### THINGS TO DO
a – According to the Python fundamentals lesson, what does the 🥊 icon mark?
b – Write the next part of the Python fundamentals lesson, picking up after its final sentence.

### SUPPLIED PASSAGE
# Python Fundamentals: Data Types and Structures

* * * 

<div class="alert alert-success">  
    
### Learning Objectives 
    
* Recognize that data comes in different types.
* Use functions to manipulate variables.
* Use a search engine to look up how functions work.
* Understand when to use a list, and when to use a dictionary.
</div>


### Icons Used in This Notebook
🔔 **Question**: A quick question to help you understand what's going on.<br>
🥊 **Challenge**: Interactive exercise. We'll work through these in the workshop!<br>
💡 **Tip**: How to do something a bit more efficiently or effectively.<br>
⚠️ **Warning:** Heads-up about tricky stuff or common mistakes.<br>
📝 **Poll:** A Zoom poll to help you learn!<br>
🎬 **Demo**: Showing off something more advanced – so you know what Python can be used for!<br>


### Sections
1. [Data Types in Python](#dtypes) 
2. [Functions and Methods](#func)
3. [Lists: Ordered Data Structures](#lists)
4. [Dictonaries: Key-Value Pairs](#dicts)

<a id='dtypes'></a>

# Data Types in Python

**Data types** are classifications of data. Programming languages need separate data types, because you can do different kinds of things with different kinds of data. For instance, think of "rounding off" – this makes sense with numbers, but not so much with text.

### DATA SECTION
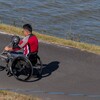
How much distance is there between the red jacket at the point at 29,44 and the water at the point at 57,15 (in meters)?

### TASK RESULTS
a – An interactive exercise, worked through in the workshop.

b –
There are a lot of data types in Python. Today, we'll introduce **integers, floats, and strings**. We will also cover **lists and dictionaries**, which offer ways of organizing data and are sometimes called data structures.

We can use the `type()` **function** to identify the type of a variable. Functions are signified by parentheses following them, which contain any inputs to the function.

🔔 **Question:** Let's check the type of two variables below. You don't know the names of these types yet, but broadly speaking, what do you think each variable could be classified as?

In [1]:
life_exp = 28
type(life_exp)

int

In [2]:
continent = 'Asia'
type(continent)

str

Here are some of the most common data types you'll encounter while using Python (and programming languages in general):

* **int**: Integers (e.g., `a = 2`).
* **float**: Decimal numbers (e.g., `a = 2.01`).
* **str**: Strings, which denotes text (e.g., `a = "2"` or `a = '2'`).

Operations and functions work differently for different types. For example, subtraction works with numeric types like floats, but not with strings.

In [3]:
# Subtraction with floats
life_exp - 2

26

In [4]:
# Subtraction with strings?
continent - 2

TypeError: unsupported operand type(s) for -: 'str' and 'int'

In contrast, addition works for both strings and numbers:

In [5]:
# Addition with floats
life_exp + 2

30

In [7]:
# Addition with strings = concatenation
'South-' + continent
  # only works with other strings. same type required
    
# You can accidentally delete python base (but can restart kernel to fix)
# example: del print

TypeError: can only concatenate str (not "int") to str

### 💡 Tip: Guidelines for Variable Names

- Python is case-sensitive (`life_exp` and `Life_exp` are two separate variables).
- Use meaningful variable names (e.g. `continent` is more informative than `a_variable`). Ideally, you should be able to tell what is going on in the code and variables without having to run it.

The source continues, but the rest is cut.